Quand Chervier récupère par hasard un chargement de cocaïne, qu’il veut garder pour lui, Asano se retrouve sous la menace du gang de trafiquants de drogue. Cheuvreux n’a aucune idée de la violence de ces truands, et il craint pour la vie d’Elise. Asano se voit contraint et forcé de reprendre du service.

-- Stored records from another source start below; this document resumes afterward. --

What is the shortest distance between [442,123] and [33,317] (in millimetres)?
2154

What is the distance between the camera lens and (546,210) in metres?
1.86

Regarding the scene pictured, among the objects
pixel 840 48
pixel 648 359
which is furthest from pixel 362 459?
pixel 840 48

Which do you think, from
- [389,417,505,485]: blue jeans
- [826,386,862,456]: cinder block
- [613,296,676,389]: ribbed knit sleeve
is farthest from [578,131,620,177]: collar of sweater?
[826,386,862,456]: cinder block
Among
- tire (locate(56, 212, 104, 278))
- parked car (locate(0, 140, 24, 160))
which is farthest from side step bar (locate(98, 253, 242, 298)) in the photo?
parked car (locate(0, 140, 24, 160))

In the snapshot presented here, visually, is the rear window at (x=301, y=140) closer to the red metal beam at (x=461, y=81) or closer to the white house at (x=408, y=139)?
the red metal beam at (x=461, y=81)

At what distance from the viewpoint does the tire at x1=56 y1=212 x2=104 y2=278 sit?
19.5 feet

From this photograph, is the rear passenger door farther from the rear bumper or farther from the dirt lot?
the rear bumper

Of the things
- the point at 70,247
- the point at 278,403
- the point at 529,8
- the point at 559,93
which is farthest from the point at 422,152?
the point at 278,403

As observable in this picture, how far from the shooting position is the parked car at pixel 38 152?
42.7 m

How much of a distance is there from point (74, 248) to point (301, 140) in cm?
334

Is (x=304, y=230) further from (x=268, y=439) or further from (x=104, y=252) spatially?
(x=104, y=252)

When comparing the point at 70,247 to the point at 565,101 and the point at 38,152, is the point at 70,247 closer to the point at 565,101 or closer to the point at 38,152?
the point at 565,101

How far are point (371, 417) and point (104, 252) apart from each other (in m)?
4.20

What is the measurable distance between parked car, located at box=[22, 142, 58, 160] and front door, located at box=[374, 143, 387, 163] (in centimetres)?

A nouveau, c’est bien dans sa forme que le dernier roman de Thierry Brun se démarque. Avec des chapitres découpés en scènes, il va alterner entre présent et futur et faire un mélange sans pour autant donner de clé au lecteur. Cela n’en fait pas forcément une lecture exigeante mais cela nécessite au début du roman une certaine adaptation.

Le personnage principal Asano va occuper la majeure partie du roman, et sa psychologie est juste et remarquable, d’un homme qui bout, qui demande de l’action et qui est obligé de se cacher. Malgré la taille réduite du roman (200 pages à peine), la créativité de l’auteur fait merveille en amoncelant d’innombrables petites scènes, comme une descente vers un enfer promis. En cela, ce roman ressemble à un tableau, fait de tâches de peinture jetées au hasard (mais pas tout à fait), commençant par le haut, la lumière, pour finir en bas, dans le noir.

De ce tableau, on en retire cette thématique d’un Icare moderne, Asano ayant connu l’Amour et s’étant brûlé les ailes, qui ne demande qu’à retourner, approcher, toucher le soleil. Thierry Brun nous présente l’Amour comme une drogue, attirante, irrésistible, et qui nous fait faire les pires bêtises, au péril de notre vie. Il a l’habitude de nous présenter la Femme comme l’avenir de l’Homme, il nous peint ici l’illusion d’une rédemption par l’Amour dans notre société d’aujourd’hui.